If we may consider Josephus as a fair type of the learned and liberally
educated men of his time, we are compelled to admit that the theory
of disease held by the Hebrews of the period was not much, if at all,
in advance of the rest of the world. It was undoubtedly largely the
demoniacal theory of sickness. In the _Antiquities of the Jews_[183]
Josephus, in his description of the sagacity and wisdom of Solomon,
says: “God also enabled him to learn the skill that expels demons,
which is a science useful and sanative to men. He composed such
incantations also by which distempers are alleviated. And he left
behind him the manner of using exorcisms, by which they drive away
demons so that they never return; and this method of cure is of great
force unto this day; for I have seen a certain man of my own country,
whose name was Eleazar, releasing people that were demoniacal.” He goes
on to describe the process of extracting the demon from the sick man
through his nostrils.
So again, in telling the story of Saul’s possession by the evil spirit
from the Lord, he says:[184] “The physicians could find no other remedy
but this—that if any person could charm those passions by singing and
playing upon the harp, they advised them to inquire for such a one.” He
seems to imply that David cured Saul by an incantation; and Spanheim,
commenting upon the story, says that the Greeks had such singers of
hymns, and that usually children or youths were picked out for that
service, and that they were called singers to the harp.[185]
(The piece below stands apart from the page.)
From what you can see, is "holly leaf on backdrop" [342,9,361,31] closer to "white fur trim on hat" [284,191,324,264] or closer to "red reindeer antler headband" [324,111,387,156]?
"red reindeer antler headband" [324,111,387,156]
Whether David merely influenced Saul in the natural and touching way so
beautifully described by Robert Browning in his poem “Saul,” we must
bear in mind that an “incantation” was precisely of the character of
the Bible story, and that the demon theory of Saul’s malady is plainly
stated.[186]
Herzog[187] enumerates the following as the diseases of the Bible:—1.
_Fever and ague_ (Lev. xxvi. 16). 2. _Dysentery_ (Acts xxviii. 8),
with, probably, _prolapsus ani_, as in Jehoram’s case (2 Chron. xxi.
15, 19). 3. _Inflammation of the eyes_, due to heat, night dews,
sea breeze, flying sand, injuries, etc. (Lev. xix. 14; Deut. xxvii.
18; Matt. xii. 22, etc.). 4. _Congenital blindness_ (John ix. 1).